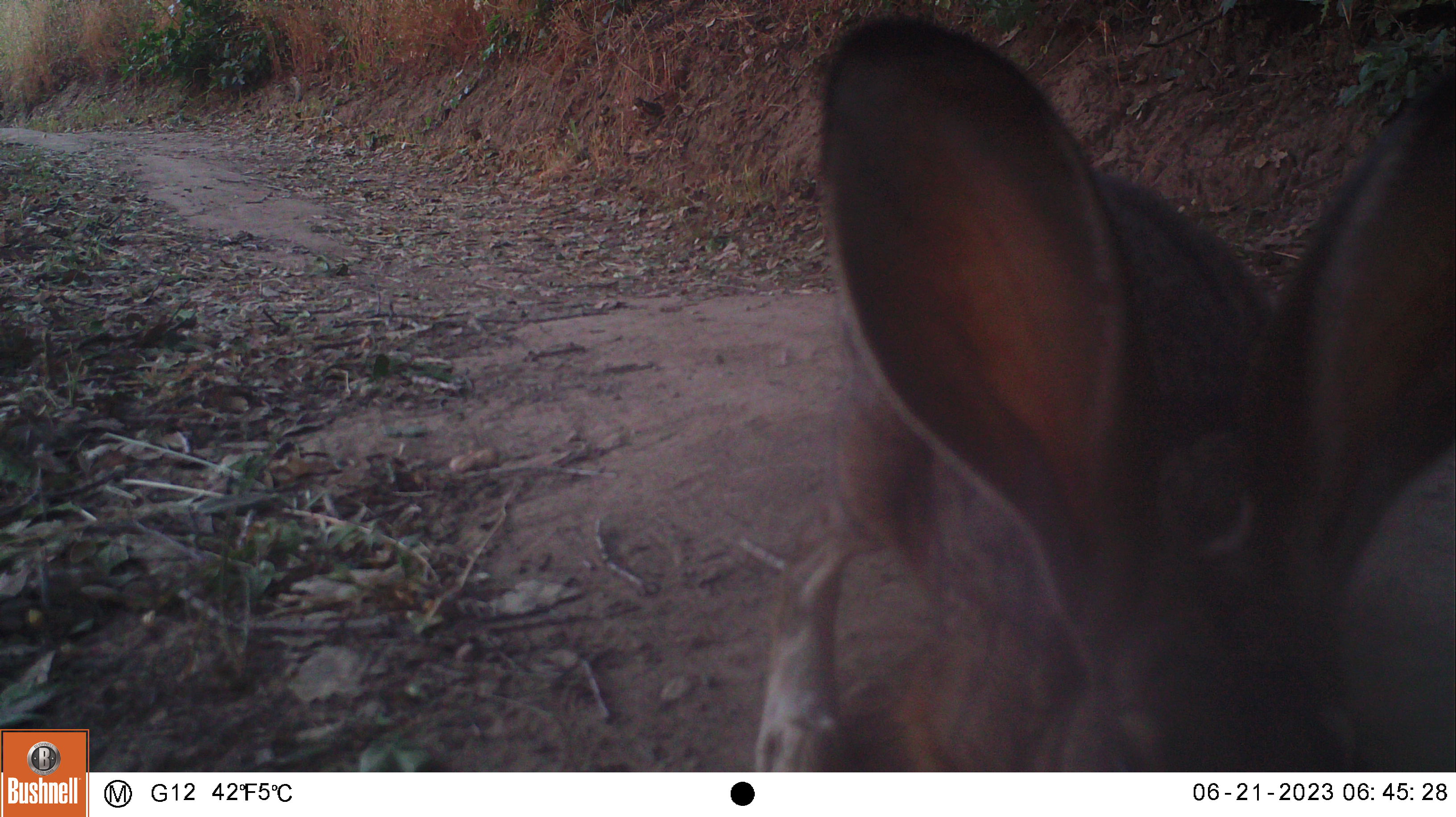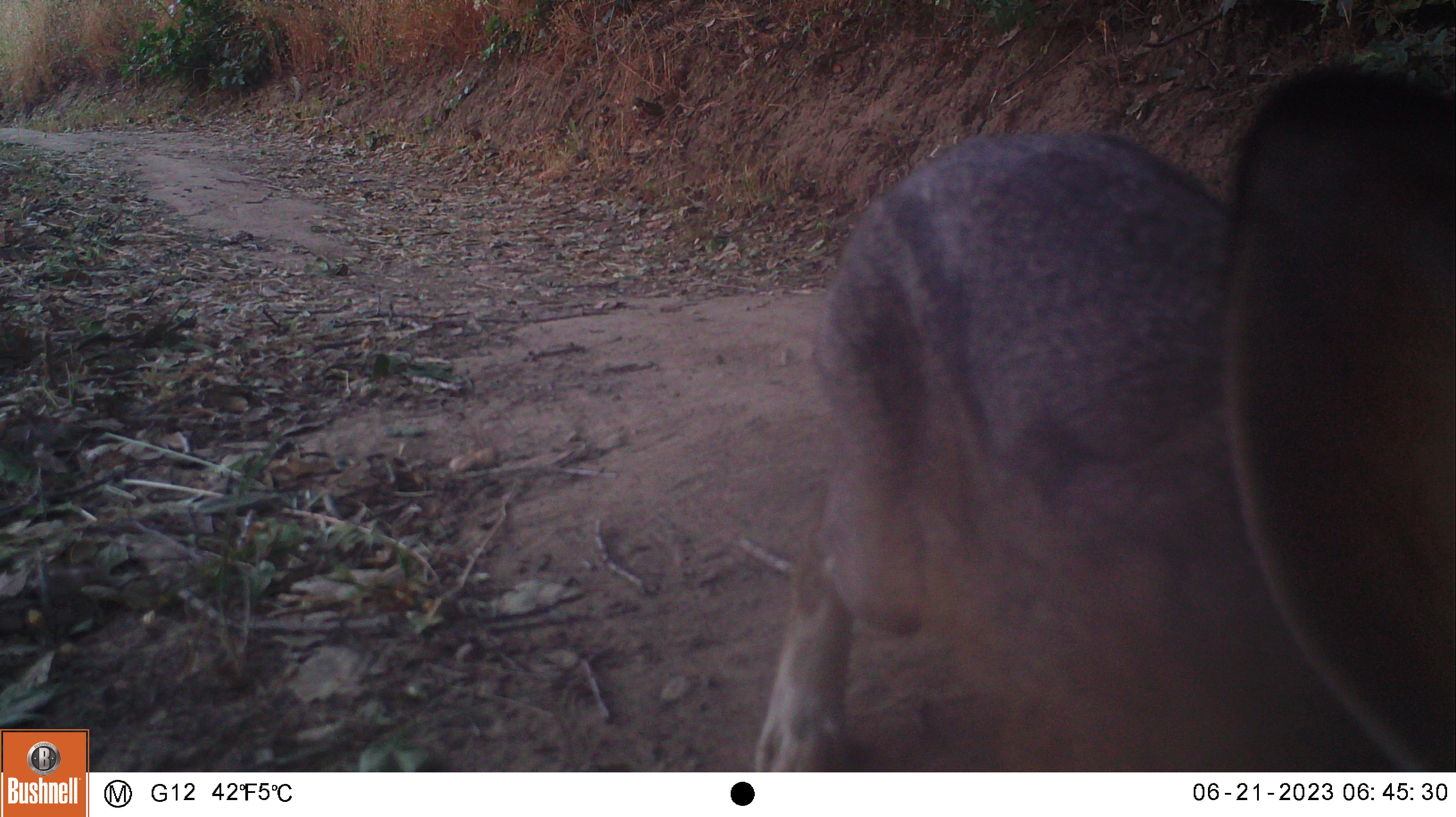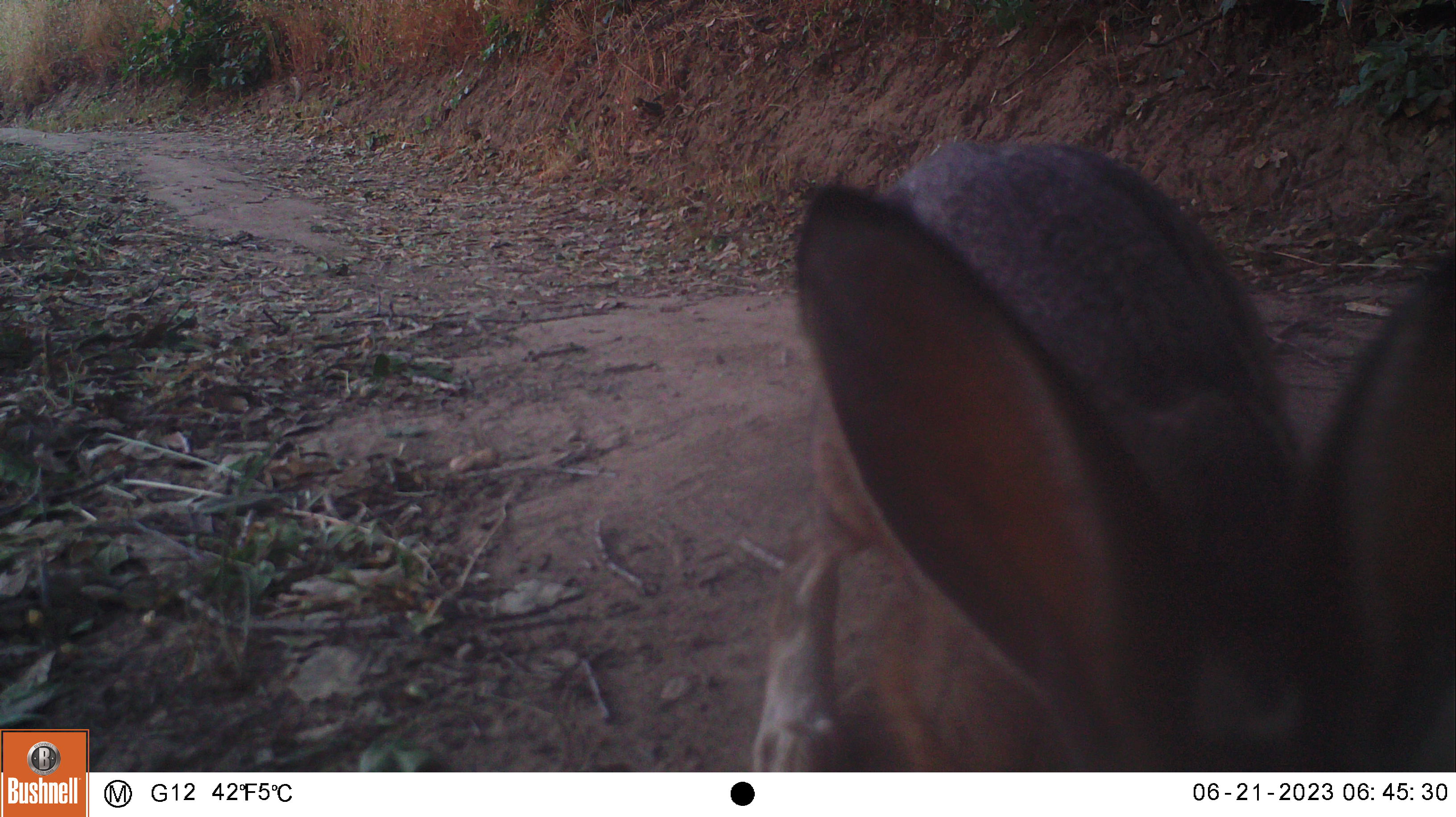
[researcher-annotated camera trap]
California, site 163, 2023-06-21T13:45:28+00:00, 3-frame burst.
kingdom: Animalia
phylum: Chordata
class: Mammalia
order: Lagomorpha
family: Leporidae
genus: Lepus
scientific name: Lepus californicus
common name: black-tailed jackrabbit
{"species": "black-tailed jackrabbit (Lepus californicus)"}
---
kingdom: Animalia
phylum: Chordata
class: Mammalia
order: Lagomorpha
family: Leporidae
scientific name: Leporidae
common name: rabbit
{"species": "rabbit (Leporidae)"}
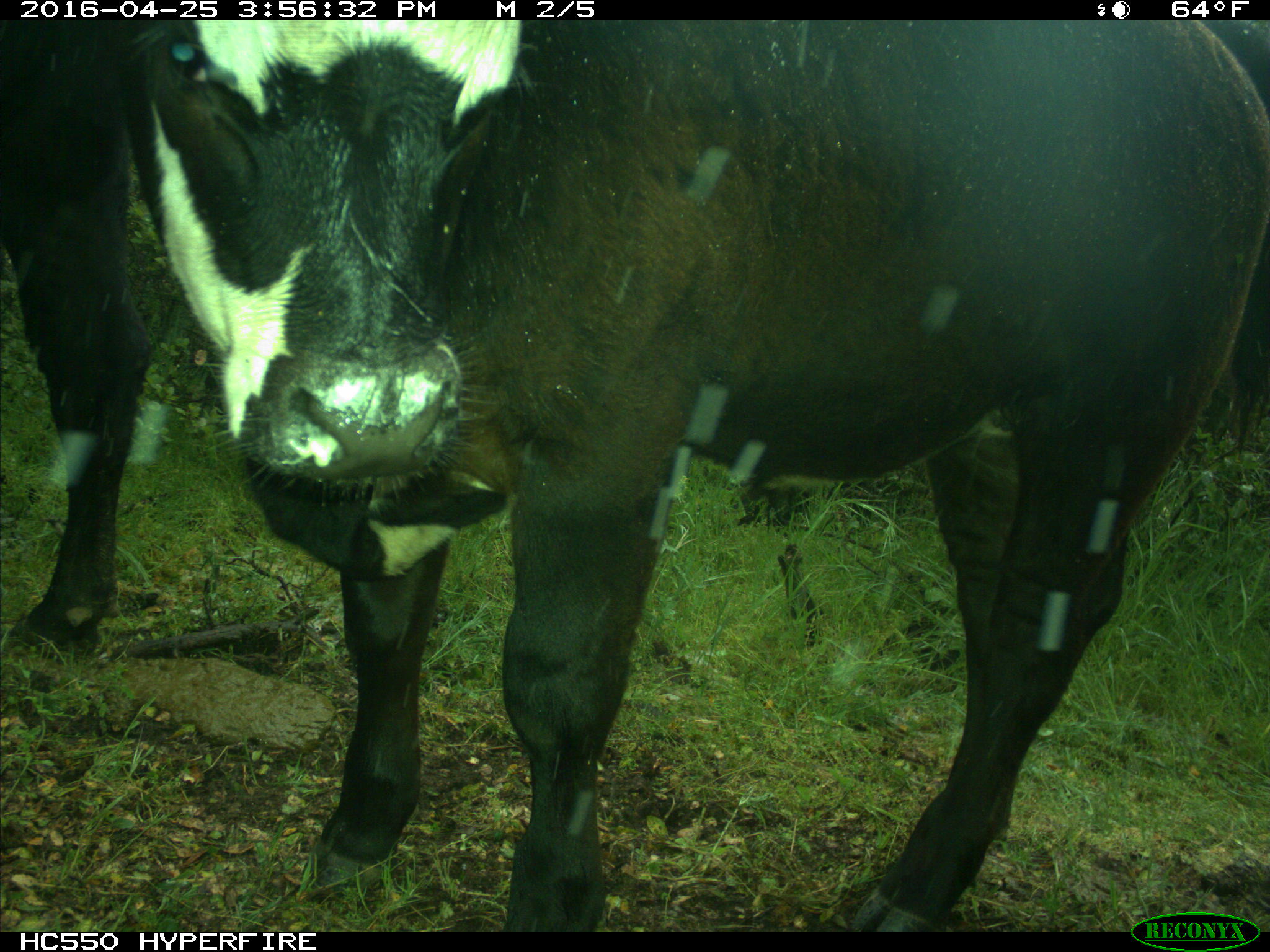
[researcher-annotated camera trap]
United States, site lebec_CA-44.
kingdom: Animalia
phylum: Chordata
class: Mammalia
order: Artiodactyla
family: Bovidae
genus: Bos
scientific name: Bos taurus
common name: domestic cow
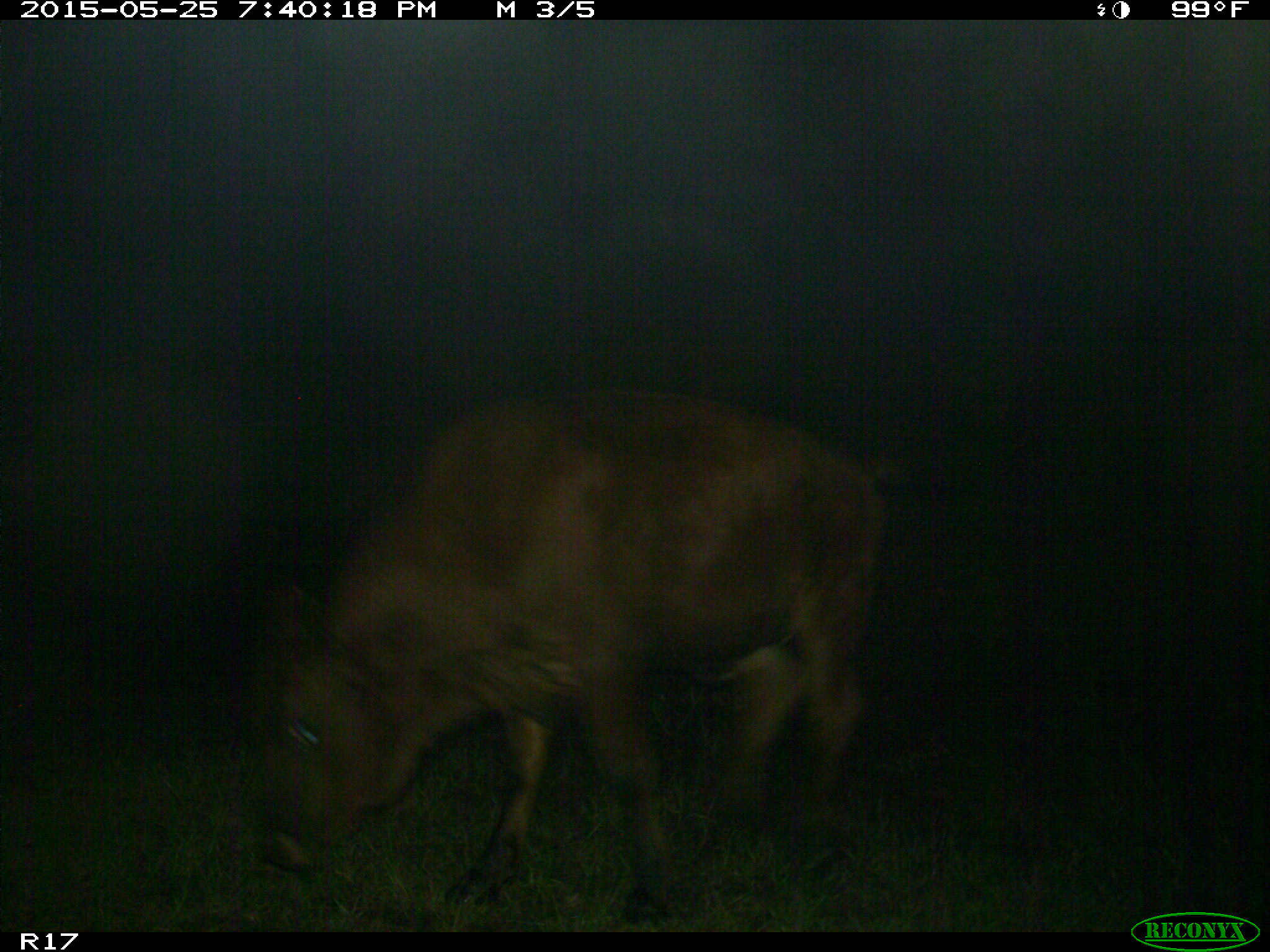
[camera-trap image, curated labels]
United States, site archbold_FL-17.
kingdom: Animalia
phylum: Chordata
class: Mammalia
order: Artiodactyla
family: Bovidae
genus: Bos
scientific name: Bos taurus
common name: domestic cow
Bos taurus (domestic cow).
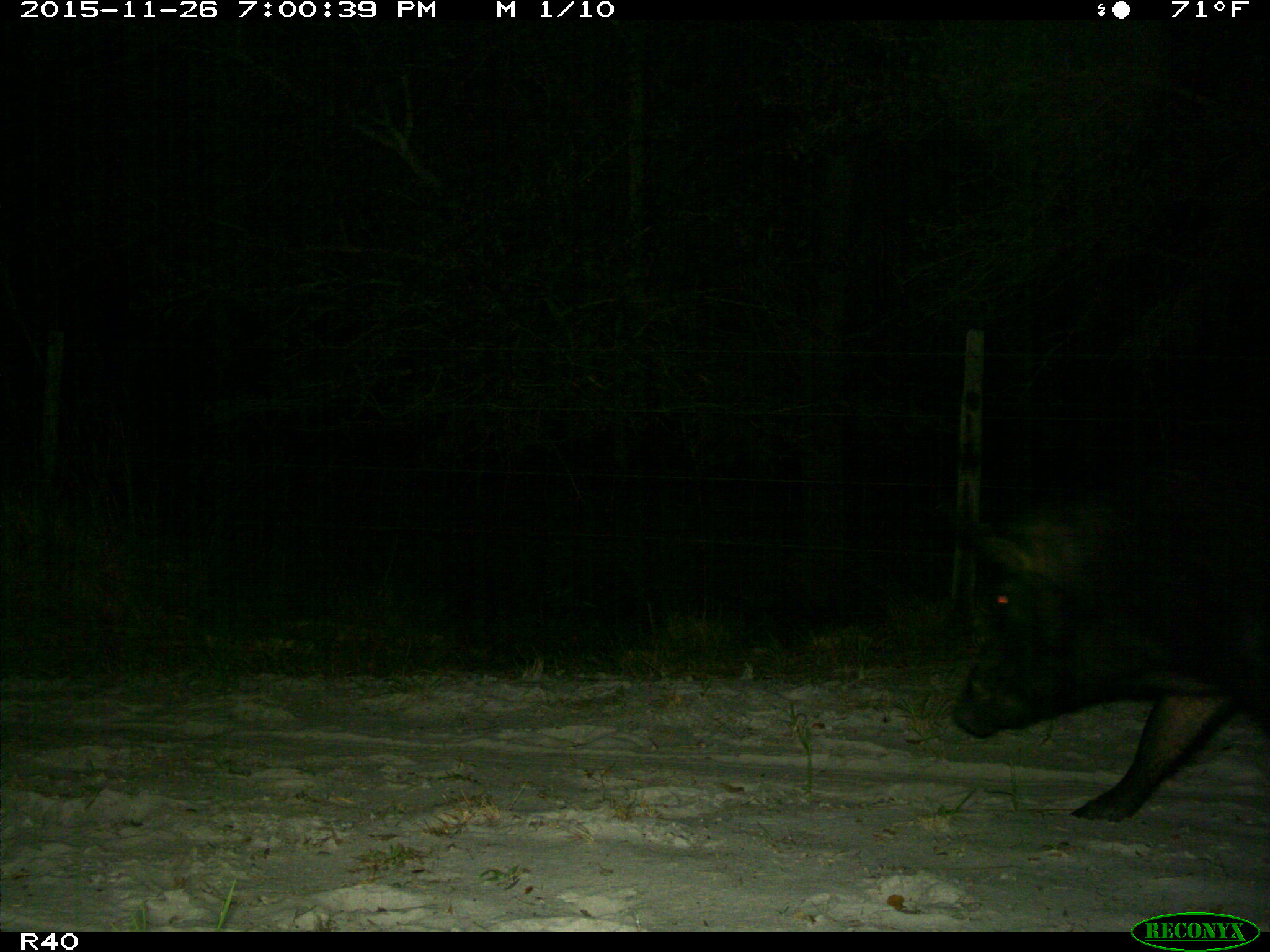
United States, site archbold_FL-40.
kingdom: Animalia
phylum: Chordata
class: Mammalia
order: Artiodactyla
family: Suidae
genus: Sus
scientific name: Sus scrofa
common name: wild boar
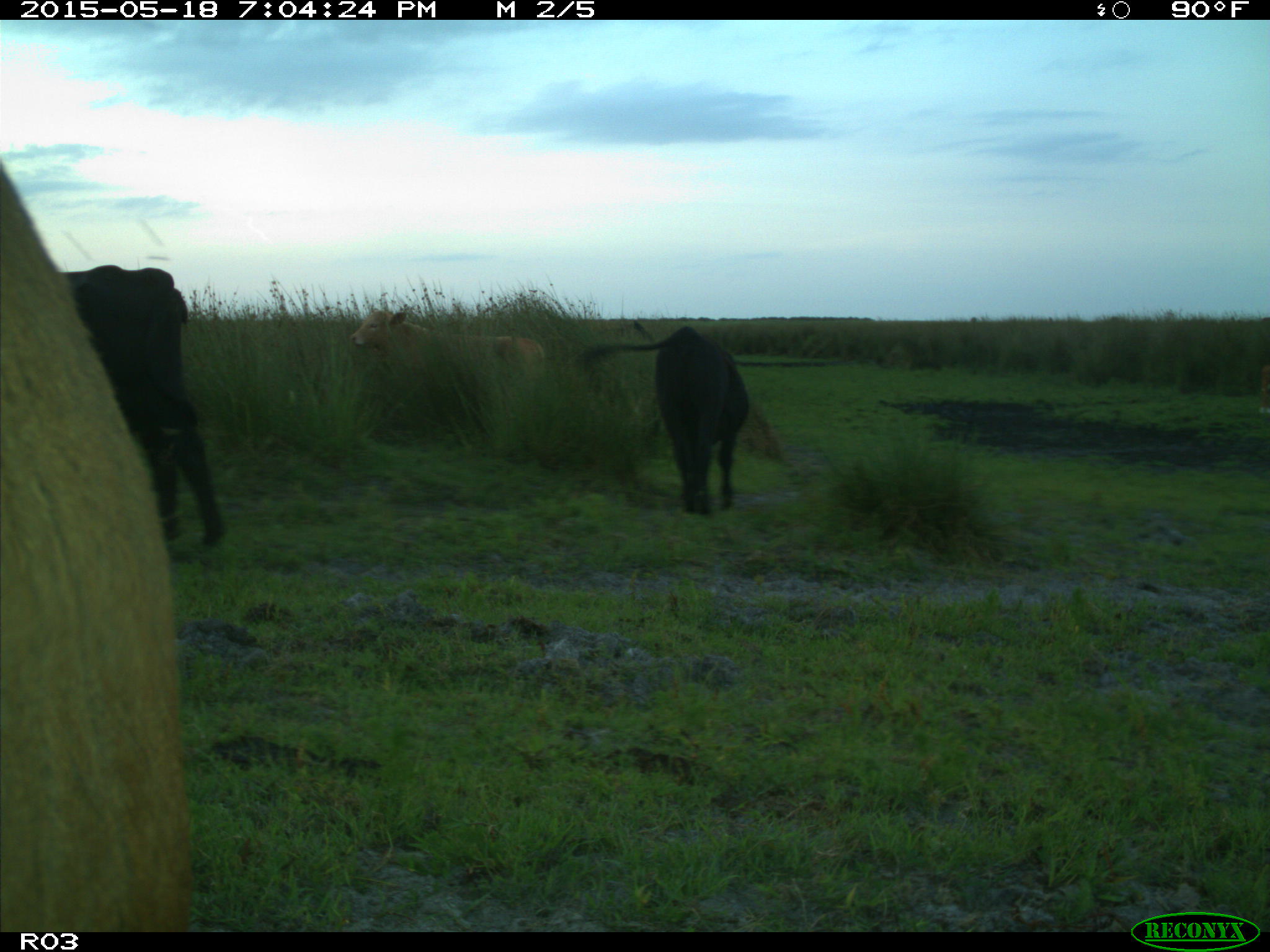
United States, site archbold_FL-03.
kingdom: Animalia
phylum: Chordata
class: Mammalia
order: Artiodactyla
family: Bovidae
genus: Bos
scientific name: Bos taurus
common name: domestic cow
◆ ◆ ◆ ◆ ◆
Return every line in the records that includes the string "States".

United States, site lebec_CA-44.
United States, site archbold_FL-17.
United States, site archbold_FL-40.
United States, site archbold_FL-03.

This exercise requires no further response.